Today, the OPSEU/SEFPO Local 249 – CWSDS Bargaining Team resumed negotiations with the Employer and a Ministry of Labour appointed mediator. We came in ready to negotiate and work toward a fair deal that would end this strike.
However, our employer was unwilling to work with us to achieve a deal today. Our priorities remain fair wages and good, safe working conditions. We have put forward wage demands that will help workers who have fallen behind catch up, and will ensure we can continue providing high-quality care to the people who need us. We began the day by extending an olive branch with a revised proposal to move closer to a deal, but the Employer stalled for hours and returned with an offer of just an additional 0.25% wage increase.
Workers at CWSDS have had years of wage freezes or 1% of general wage increases. We cannot accept the employer’s proposed general wage increases that amount to 1.38% per year. Not when the cost of living keeps rising, not when many of our members scramble to work second jobs, and not when skilled and dedicated workers are questioning if they can continue to work at CWSDS.
We know developmental services need more funding. Our Employer must advocate for funding immediately and prioritize quality care and respect for workers. We know they have not advocated for pockets of funding that they are eligible for, that they fall far behind other agencies in fundraising, and they have chosen to increase spending on “consulting and professional fees” to $3 million in 2024 – a six-fold increase.
We are out on strike right now, fundamentally, because of the Employer’s actions:
- It was CEO Patricia Kyle who filed for a No Board report when the union had not even taken a strike vote, giving the employer the power to lock us out.

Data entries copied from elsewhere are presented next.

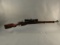 SAKO FINNISH Model 1944 M39, Bolt-Action Rifle, 7.62x54R, S#209899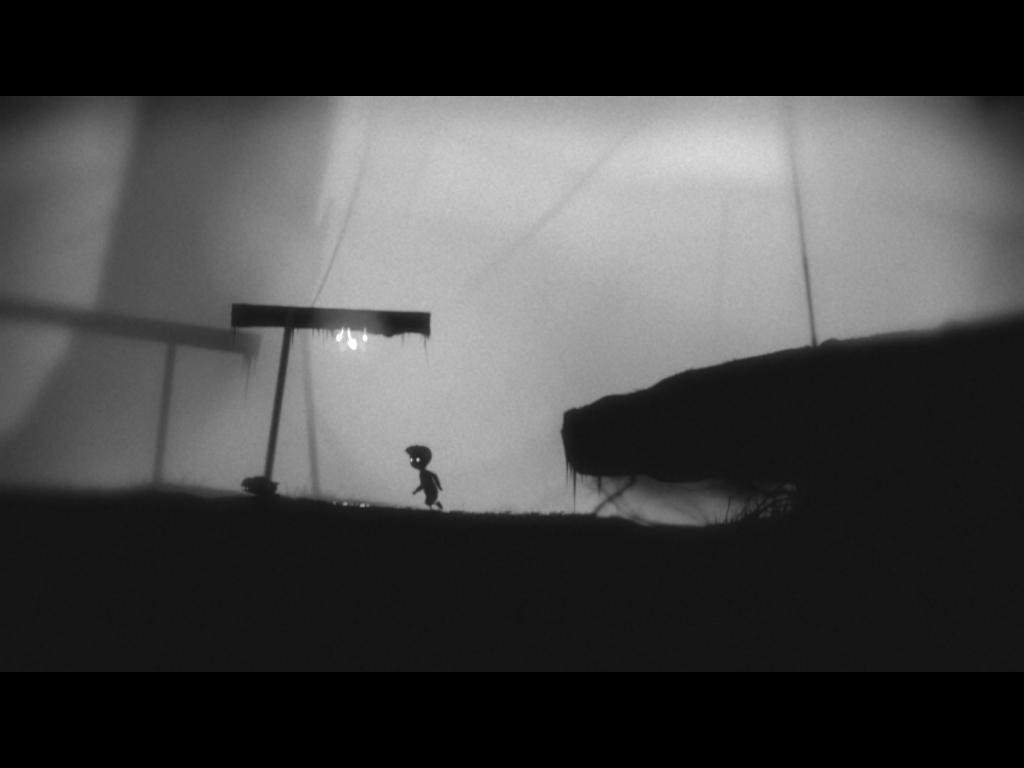 limbo 2011-08-03 07-40-33-38.jpg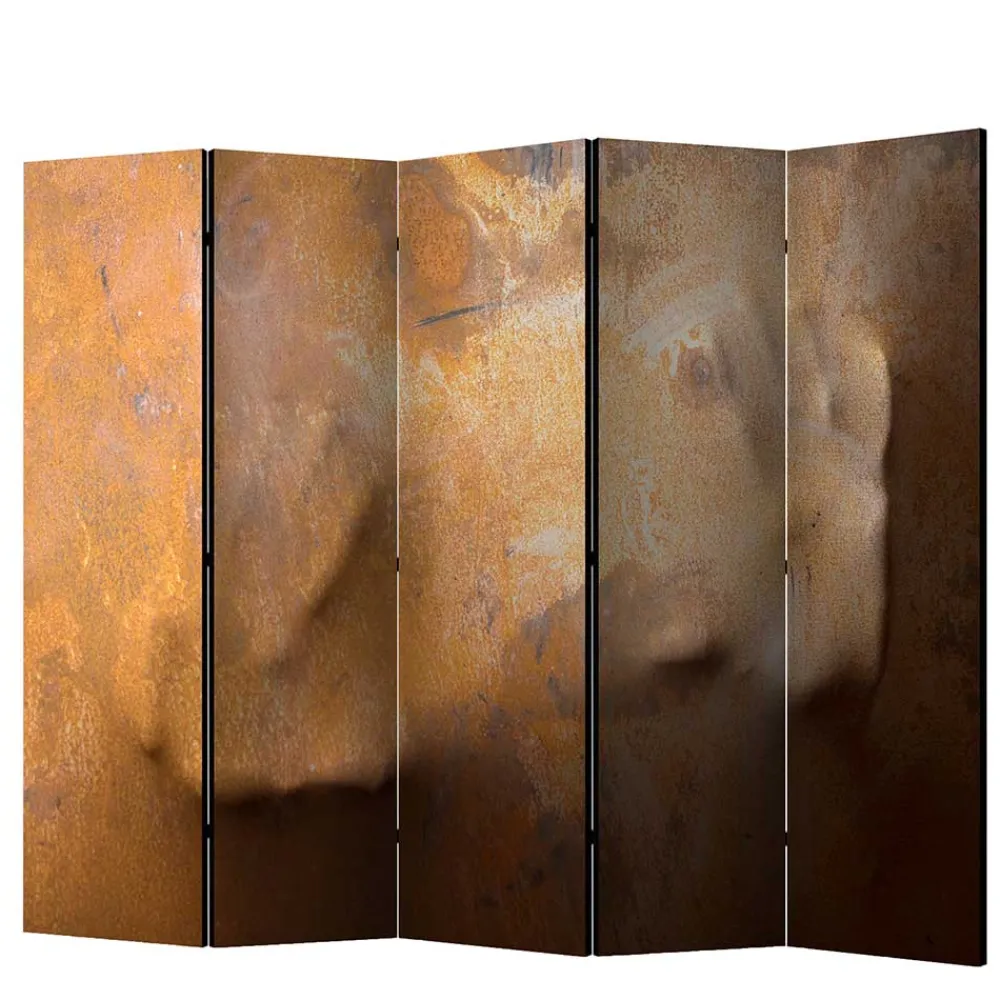 Paravent Livelia*Pharao24 Clearance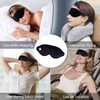 Sleep Mask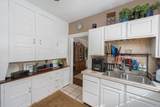 1321-1325 Bryden Road - Photo 15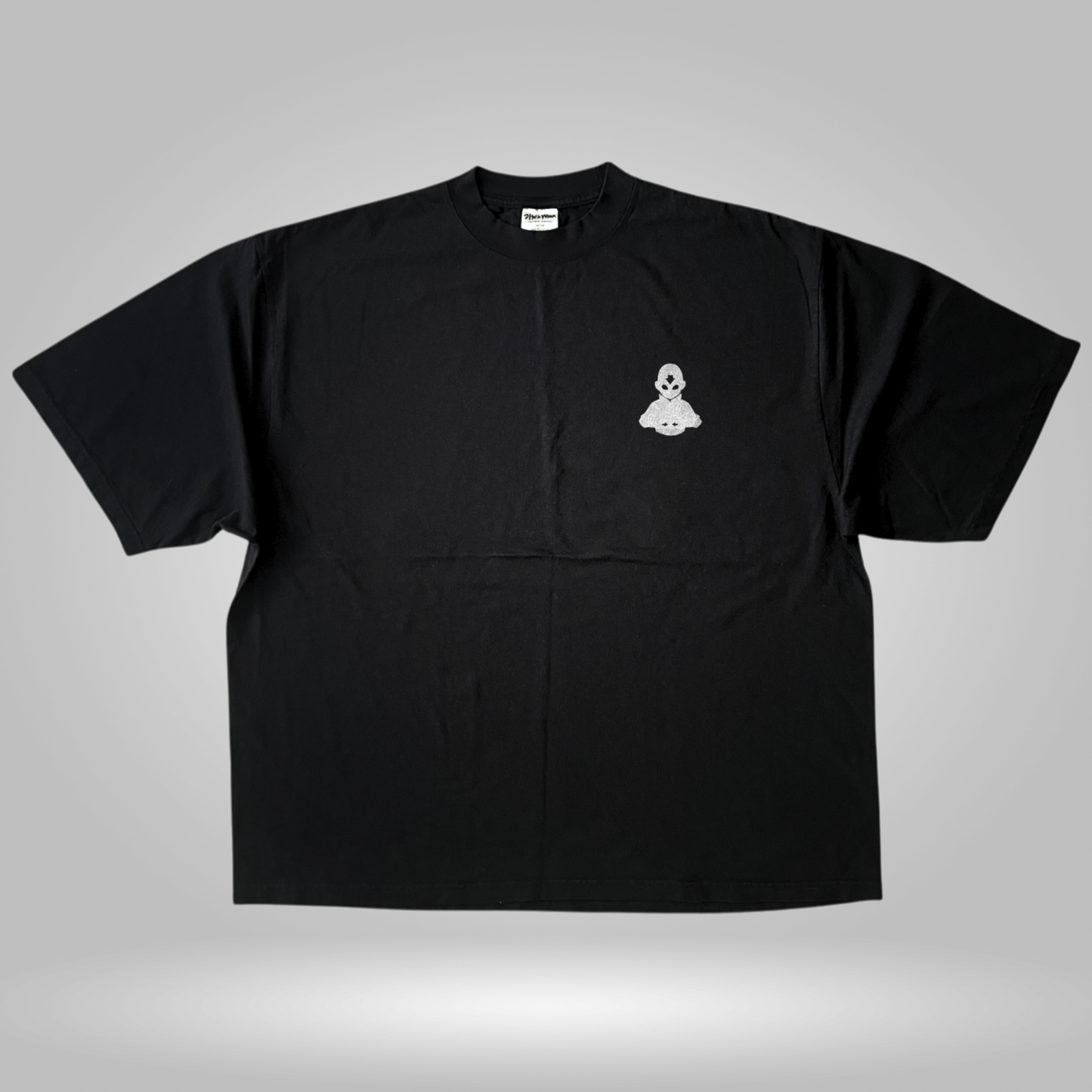 avatar-state premium tee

- It was CEO Patricia Kyle who relocated residents from their group homes as a so-called “contingency plan.”
- It was CEO Patricia Kyle who pushed workers to the brink through aggressive actions in bargaining, creating a toxic workplace and unsafe conditions – forcing residents to live in overcrowded conditions and forcing workers to train contracted agency staff who could replace them at any moment.
- It was CEO Patricia Kyle who spent tens of thousands of dollars on agency workers who she hired to prepare for a potential lockout.

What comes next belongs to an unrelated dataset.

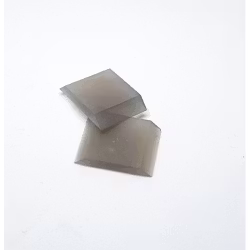Match Agat 24x26x5.0mm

- And it continues to be CEO Patricia Kyle who denies how serious and untenable this situation has become, touting excellence in care in the face of serious safety incidents.
We as workers at CWSDS do this job because we care. The work we do is important. It is skilled work and it is work done with compassion and dedication.
We are not out here because we want to be. We are here because our employer left us no choice – and because the people we support deserve safe, stable, high-quality care.
We are ready to get back to mediation when CEO Patricia Kyle gets serious about coming to a deal.